5. When can benefit elections under a cafeteria plan be changed?
There are only certain instances when a cafeteria plan may permit an employee to revoke an election during a period of coverage and to make a new election relating to a qualified benefits plan.
A cafeteria plan may permit an employee to revoke an election for coverage under a group health plan during a period of coverage and make a new election that corresponds with the special enrollment rights of IRC Section 9801(f). (This section deals generally with special enrollment periods for persons losing other group health plan coverage and dependent beneficiaries.) An election change with respect to the Section 9801(f) enrollment rights can be funded through salary reduction under a cafeteria plan only on a prospective basis, except for the retroactive enrollment right under Section 9801(f) that applies in the case of elections made within 30 days of a birth, adoption, or placement for adoption.

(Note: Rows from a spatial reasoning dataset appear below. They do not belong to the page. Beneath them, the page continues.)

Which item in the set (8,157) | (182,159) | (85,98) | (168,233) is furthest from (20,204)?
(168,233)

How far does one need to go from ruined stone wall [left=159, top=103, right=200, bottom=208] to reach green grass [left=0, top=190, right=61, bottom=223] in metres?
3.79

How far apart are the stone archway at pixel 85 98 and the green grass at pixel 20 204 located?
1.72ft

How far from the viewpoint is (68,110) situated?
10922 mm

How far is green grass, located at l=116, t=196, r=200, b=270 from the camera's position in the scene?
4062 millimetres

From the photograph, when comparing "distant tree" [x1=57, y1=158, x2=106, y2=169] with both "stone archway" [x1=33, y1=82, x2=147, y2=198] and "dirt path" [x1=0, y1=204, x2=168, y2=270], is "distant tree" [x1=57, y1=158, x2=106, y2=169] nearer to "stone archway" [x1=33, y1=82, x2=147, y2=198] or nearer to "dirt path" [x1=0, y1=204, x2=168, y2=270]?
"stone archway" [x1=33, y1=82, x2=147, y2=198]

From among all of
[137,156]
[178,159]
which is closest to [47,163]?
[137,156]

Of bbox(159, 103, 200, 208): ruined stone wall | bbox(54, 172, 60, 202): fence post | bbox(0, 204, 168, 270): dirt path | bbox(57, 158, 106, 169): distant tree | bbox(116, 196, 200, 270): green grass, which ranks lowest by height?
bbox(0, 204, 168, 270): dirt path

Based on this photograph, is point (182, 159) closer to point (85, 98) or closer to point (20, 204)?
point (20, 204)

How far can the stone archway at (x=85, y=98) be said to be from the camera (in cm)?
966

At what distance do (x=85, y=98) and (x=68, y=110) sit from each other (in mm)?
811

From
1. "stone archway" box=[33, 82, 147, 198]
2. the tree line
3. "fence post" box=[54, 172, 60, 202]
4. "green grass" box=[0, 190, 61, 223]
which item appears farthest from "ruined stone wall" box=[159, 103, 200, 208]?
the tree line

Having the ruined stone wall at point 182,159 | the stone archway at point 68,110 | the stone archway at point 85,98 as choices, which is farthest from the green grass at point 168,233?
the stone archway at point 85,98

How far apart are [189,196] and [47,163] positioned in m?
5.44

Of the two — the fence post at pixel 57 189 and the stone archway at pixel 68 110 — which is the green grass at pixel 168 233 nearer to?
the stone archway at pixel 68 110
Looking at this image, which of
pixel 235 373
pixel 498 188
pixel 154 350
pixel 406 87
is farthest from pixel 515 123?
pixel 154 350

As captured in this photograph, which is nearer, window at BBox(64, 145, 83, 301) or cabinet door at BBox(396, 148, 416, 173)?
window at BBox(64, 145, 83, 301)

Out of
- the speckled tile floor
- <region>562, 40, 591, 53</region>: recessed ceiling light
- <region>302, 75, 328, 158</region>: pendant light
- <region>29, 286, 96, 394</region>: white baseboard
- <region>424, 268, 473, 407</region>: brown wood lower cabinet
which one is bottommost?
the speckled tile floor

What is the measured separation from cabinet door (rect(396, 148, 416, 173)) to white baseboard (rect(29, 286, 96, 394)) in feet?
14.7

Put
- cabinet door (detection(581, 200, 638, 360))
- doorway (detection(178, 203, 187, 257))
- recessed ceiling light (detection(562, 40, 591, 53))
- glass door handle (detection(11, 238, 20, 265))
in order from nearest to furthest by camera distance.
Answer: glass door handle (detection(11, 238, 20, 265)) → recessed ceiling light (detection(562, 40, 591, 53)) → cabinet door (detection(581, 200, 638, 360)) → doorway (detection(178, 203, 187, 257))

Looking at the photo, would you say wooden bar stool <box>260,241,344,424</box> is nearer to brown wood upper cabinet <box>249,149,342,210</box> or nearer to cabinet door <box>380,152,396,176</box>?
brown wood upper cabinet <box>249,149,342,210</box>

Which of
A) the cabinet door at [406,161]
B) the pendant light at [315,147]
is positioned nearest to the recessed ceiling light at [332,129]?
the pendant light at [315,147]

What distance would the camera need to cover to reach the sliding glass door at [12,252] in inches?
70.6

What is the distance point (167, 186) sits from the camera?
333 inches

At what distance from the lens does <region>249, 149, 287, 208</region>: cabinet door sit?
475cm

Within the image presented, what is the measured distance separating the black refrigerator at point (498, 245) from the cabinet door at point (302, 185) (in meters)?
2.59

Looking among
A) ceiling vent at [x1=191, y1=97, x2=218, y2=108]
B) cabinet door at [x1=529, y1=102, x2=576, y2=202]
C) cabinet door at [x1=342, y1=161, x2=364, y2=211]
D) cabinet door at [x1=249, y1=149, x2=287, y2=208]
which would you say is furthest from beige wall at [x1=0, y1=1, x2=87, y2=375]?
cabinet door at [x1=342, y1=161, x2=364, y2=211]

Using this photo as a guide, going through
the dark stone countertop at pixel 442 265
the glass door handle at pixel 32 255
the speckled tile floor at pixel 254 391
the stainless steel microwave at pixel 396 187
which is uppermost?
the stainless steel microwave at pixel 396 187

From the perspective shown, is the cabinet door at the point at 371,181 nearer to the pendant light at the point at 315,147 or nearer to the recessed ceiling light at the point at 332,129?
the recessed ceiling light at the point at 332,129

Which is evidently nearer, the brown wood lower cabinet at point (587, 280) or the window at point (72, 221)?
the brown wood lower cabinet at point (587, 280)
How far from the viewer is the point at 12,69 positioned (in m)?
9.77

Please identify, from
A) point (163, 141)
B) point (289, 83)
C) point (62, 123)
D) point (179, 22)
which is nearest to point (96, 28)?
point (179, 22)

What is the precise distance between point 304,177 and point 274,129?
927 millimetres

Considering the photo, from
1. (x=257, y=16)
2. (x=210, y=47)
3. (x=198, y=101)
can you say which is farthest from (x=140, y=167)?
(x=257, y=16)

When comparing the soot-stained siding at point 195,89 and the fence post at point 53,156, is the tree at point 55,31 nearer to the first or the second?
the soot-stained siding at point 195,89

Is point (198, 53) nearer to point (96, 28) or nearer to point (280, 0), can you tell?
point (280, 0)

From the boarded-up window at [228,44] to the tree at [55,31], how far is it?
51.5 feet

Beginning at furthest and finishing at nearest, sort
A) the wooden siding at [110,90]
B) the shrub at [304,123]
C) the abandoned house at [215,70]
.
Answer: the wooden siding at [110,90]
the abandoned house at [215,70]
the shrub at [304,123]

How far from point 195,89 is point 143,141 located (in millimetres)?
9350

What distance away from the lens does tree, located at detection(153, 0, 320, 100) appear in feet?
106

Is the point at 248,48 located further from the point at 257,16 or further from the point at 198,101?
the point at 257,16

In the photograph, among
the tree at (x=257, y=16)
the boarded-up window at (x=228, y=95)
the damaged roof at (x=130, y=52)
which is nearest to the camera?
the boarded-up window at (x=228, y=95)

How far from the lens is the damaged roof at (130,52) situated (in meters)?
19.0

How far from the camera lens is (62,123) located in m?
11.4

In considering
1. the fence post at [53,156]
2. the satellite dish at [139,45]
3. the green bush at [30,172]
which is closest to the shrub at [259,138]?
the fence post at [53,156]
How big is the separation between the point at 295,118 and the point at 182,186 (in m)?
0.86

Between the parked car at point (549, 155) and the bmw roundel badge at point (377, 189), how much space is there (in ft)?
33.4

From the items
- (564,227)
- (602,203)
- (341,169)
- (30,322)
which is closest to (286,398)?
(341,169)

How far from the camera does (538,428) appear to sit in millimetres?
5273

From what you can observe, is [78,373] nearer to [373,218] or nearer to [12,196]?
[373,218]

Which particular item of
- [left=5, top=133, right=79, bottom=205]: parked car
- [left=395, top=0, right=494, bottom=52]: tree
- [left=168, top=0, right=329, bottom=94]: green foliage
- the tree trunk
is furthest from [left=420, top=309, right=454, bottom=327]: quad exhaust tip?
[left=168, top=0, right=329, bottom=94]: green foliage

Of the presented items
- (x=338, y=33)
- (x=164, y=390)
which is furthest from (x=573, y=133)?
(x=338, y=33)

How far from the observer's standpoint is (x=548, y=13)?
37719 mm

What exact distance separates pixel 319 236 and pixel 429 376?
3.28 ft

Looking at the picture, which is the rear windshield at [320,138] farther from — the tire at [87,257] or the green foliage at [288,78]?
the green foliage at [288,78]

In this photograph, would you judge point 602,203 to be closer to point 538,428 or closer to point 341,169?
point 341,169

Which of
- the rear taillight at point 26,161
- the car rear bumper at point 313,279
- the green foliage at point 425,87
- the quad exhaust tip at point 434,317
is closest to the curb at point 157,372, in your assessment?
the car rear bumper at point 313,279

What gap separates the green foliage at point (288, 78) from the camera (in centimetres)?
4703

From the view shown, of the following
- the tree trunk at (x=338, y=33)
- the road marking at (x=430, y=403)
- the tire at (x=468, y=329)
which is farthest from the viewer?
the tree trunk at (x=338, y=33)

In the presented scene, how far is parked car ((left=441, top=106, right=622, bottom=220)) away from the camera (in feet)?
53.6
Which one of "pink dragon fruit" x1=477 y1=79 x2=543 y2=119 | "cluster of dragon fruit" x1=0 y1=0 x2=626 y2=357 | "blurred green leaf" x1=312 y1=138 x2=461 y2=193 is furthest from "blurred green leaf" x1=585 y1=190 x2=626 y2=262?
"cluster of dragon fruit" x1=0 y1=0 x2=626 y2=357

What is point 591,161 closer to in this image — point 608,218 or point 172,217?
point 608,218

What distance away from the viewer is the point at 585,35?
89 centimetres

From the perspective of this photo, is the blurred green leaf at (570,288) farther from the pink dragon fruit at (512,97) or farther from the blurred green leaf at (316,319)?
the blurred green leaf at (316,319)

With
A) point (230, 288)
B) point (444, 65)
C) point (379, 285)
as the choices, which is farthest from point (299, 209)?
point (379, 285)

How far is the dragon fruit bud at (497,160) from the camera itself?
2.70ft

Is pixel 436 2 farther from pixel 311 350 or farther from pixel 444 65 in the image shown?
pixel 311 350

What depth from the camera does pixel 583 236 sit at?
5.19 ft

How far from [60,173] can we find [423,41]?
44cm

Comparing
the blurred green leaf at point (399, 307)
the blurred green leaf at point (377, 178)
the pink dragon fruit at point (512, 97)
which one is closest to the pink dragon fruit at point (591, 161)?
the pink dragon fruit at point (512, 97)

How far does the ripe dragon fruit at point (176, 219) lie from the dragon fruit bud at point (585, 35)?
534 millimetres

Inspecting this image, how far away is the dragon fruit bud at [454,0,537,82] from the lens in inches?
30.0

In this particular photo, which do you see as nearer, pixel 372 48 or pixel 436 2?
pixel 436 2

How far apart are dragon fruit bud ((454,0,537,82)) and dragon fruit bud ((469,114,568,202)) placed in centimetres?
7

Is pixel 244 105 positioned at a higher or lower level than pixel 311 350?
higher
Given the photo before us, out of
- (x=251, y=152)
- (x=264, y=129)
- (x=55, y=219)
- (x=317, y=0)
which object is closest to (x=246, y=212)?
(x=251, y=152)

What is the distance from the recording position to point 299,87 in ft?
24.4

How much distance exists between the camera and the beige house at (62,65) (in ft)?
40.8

Certain changes are permitted with respect to a judgment, decree, or order resulting from a divorce, legal separation, annulment, or change in legal custody (including a qualified medical child support order) that requires accident or health coverage for an employee’s child or for a foster child who is a dependent of the employee. A cafeteria plan may change the employee’s election to provide coverage for the child if an order requires coverage for the child under the employer’s plan. Also, the plan may permit the employee to make an election change to cancel coverage for the child if an order requires the spouse, former spouse, or other individual to provide coverage for the child and that coverage actually is provided.
Additionally, if an employee, spouse, or dependent who is enrolled in the employer’s accident or health plan becomes entitled to coverage (i.e., becomes enrolled) under Medicaid or Part A or Part B of Medicare, the plan may permit the employee to make a prospective election change to reduce or cancel coverage of that employee, spouse, or dependent under the accident or health plan. Note that this does not apply to coverage consisting solely of benefits under the Social Security Act Section 1928 program for distribution of pediatric vaccines.
If an employee, spouse, or dependent that has been entitled to Medicaid or Medicare Part A or Part B coverage loses eligibility for the coverage, the plan may allow the employee to make a prospective election to commence or increase coverage of that employee, spouse, or dependent under the accident or health plan.
An employee taking a leave under the Family and Medical Leave Act (“FMLA”) may revoke an existing election of accident or health plan coverage and make such election as provided for under the FMLA for the remaining portion of the period of coverage.
Regarding contributions under a qualified cash or deferred arrangement, the regulations state that these provisions do not apply to elective contributions under such an arrangement, within the meaning of IRC Section 401(k), or employee contributions subject to IRC Section 401(m). Therefore, a cafeteria plan may allow an employee to modify or revoke elections as provided by these sections and applicable regulations.
If a cafeteria plan offers salary reduction contributions to health savings accounts (“HSAs”), the plan must allow participants to prospectively change or revoke salary reduction elections for HSA contributions on a monthly, or more frequent, basis.
Note: The content in this publication is not intended or written to be used, and it cannot be used, for the purposes of avoiding U.S. tax penalties. It is offered with the understanding that the writer is not engaged in rendering legal, accounting, or other professional service. If legal advice or other expert assistance is required, the services of a competent professional should be sought.